La espada en la palabra

La revuelta local: mayo del 68


Hubo veces en la historia en que Alemania revolucionó las ideas para que Francia las ejecutara. ¿Qué es entonces el romanticismo francés sino un eco de la voz alemana del Sturm und Drung?

The Rolling Stones, murales mal pintados y paredes con grafitis, espiras de humo de tabaco y de marihuana, el pelo desgarbado, la camisa medio abierta y la mirada perdida en el infinito, Pink Floyd, The Beatles, el cuestionamiento del ser en esta vida o la melancolía del existencialismo en su apogeo, la mente extraviada por el LSD, colores y sonidos psicodélicos, anhelo de paz e igualdad. Todas esas cosas se vieron unidas como nunca en los corazones de los jóvenes, pero mayo del 68 fue algo más que eso, aunque no mucho más.

Las calles se llenaron de personas que no se habían bañado por días y por todos los rincones se escuchaba los rumores de una muchedumbre cansada del sistema; los obreros no se quedaron atrás, pues secundaron las manifestaciones de quienes, seducidos por la idea de un mundo mejor, o casi perfecto, iniciaban lo que se pensaba iba a ser una revolución grande, mucho más grande de lo que llegó a ser.

Herbert Marcuse engloba y sintetiza este fenómeno de una manera extraordinaria en su libro One-dimentional man (El hombre unidimensional). El ser humano se está volviendo una máquina de consumo, nada que no le satisfaga su apetito lujurioso le importa; ¿el espíritu? ¿La ética a Nicómaco o la ética platónica? Esas cosas ya no valen en un mundo en el que la propaganda sin moral se ha apoderado de las conciencias, arrasando en ellas como cuando en el espíritu de un ingenuo arrasa el discurso de un político carismático. Las luchas de trabajadores son del pasado, de uno muy lejano porque ya solo se las sabe por las historias que cuentan los ancianos y que son como leyendas y por las crónicas que de vez en cuando se oye en la radio.

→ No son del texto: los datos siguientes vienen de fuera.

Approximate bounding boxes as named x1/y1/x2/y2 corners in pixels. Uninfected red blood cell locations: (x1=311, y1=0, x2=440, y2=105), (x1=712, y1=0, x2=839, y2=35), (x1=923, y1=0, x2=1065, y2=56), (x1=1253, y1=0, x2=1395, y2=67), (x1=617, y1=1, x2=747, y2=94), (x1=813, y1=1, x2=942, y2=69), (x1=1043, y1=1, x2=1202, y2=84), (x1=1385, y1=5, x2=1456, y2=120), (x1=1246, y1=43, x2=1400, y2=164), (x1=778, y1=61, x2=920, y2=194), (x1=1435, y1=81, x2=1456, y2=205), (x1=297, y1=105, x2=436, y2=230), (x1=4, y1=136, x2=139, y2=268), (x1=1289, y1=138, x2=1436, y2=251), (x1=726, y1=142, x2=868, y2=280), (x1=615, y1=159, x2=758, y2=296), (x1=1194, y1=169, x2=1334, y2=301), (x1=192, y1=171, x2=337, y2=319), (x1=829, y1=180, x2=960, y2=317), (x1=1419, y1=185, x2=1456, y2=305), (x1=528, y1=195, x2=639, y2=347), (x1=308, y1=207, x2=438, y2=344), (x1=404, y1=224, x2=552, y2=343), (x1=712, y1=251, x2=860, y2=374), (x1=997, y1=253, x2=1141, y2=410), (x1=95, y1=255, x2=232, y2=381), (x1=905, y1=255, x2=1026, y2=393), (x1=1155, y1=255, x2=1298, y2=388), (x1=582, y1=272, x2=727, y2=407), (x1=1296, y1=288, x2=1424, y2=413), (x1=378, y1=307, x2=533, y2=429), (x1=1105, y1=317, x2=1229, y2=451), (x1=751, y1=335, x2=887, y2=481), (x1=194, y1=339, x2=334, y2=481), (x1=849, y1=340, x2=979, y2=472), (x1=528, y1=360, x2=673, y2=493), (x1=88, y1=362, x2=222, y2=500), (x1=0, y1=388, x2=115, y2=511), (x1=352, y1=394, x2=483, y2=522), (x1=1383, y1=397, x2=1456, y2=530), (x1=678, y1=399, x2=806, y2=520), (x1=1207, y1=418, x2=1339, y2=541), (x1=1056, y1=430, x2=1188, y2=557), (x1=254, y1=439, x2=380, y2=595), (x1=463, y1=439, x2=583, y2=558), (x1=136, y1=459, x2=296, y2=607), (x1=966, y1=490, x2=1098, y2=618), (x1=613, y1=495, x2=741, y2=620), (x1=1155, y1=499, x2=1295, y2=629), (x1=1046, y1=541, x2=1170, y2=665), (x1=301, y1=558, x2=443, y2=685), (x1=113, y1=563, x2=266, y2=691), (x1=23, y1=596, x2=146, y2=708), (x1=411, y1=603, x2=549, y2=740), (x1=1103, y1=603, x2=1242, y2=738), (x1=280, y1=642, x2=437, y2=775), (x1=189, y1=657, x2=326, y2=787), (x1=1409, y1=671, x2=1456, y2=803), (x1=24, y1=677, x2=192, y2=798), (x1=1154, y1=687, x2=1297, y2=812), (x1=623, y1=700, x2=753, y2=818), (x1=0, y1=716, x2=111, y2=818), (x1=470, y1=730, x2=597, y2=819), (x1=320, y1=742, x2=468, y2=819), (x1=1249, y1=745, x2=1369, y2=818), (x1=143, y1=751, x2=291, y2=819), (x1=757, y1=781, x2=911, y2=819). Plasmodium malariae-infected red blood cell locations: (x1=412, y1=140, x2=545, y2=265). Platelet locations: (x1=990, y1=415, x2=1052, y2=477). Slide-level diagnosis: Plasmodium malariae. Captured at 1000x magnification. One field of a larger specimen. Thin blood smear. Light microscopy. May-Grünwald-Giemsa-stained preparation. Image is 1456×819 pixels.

Mayo del 68 fue un intento por concienciar una sociedad. Sus protagonistas no son aguerridos luchadores, ni hombres de Estado, ni ideólogos o pensadores (aunque sí tuvo muchos en Alemania). Los movimientos hippie y beatnik han tomado protagonismo porque creen que pueden derribar la corrupción que malogra la conciencia colectiva. Pero la revolución es más simbólica que revolucionaria, en el gran sentido del término. Al final, todo es una manifestación cultural, una expresión de rechazo, una apuesta por un nuevo modo de ver la vida, y en cambio muy poco de propuesta realizable, más que otras cosas, de una juventud que anhela el cambio, pero que no sabe cuál exactamente. La juventud sabe que para vivir es necesario contraponerse a algo o alguien.

La opinión pública había sido ya objeto de análisis y debate en los círculos de las élites académicas prusianas, pero aún no había visto en la práctica su realización más cabal. La opinión pública, se supo entonces, tenía una fuerza tal que ningún órgano de ningún Estado hubiese sido capaz de contenerla. Charles de Gaulle lo supo mejor que ningún otro estadista.

Mayo del 68 es un hito francés, qué duda cabe, pero no un hito europeo y mucho menos global. A veces se siembra mieses y se cosecha afrechos vacíos de grano, esto ocurre cuando la ensoñación desaforada de la juventud es la que pretende capitanear una transformación política de grandes alcances, más todavía si está animada por la abstracción a la que conduce el cannabis. Mayo es relevante desde el punto de vista de la huella cultural que deja como enseñanza a las generaciones sucesivas, pero no una revolución que marcó, como marcaron muchas en la historia, la senda por la que a partir de entonces debían caminar los pueblos.

El autor es licenciad en Ciencias Políticas.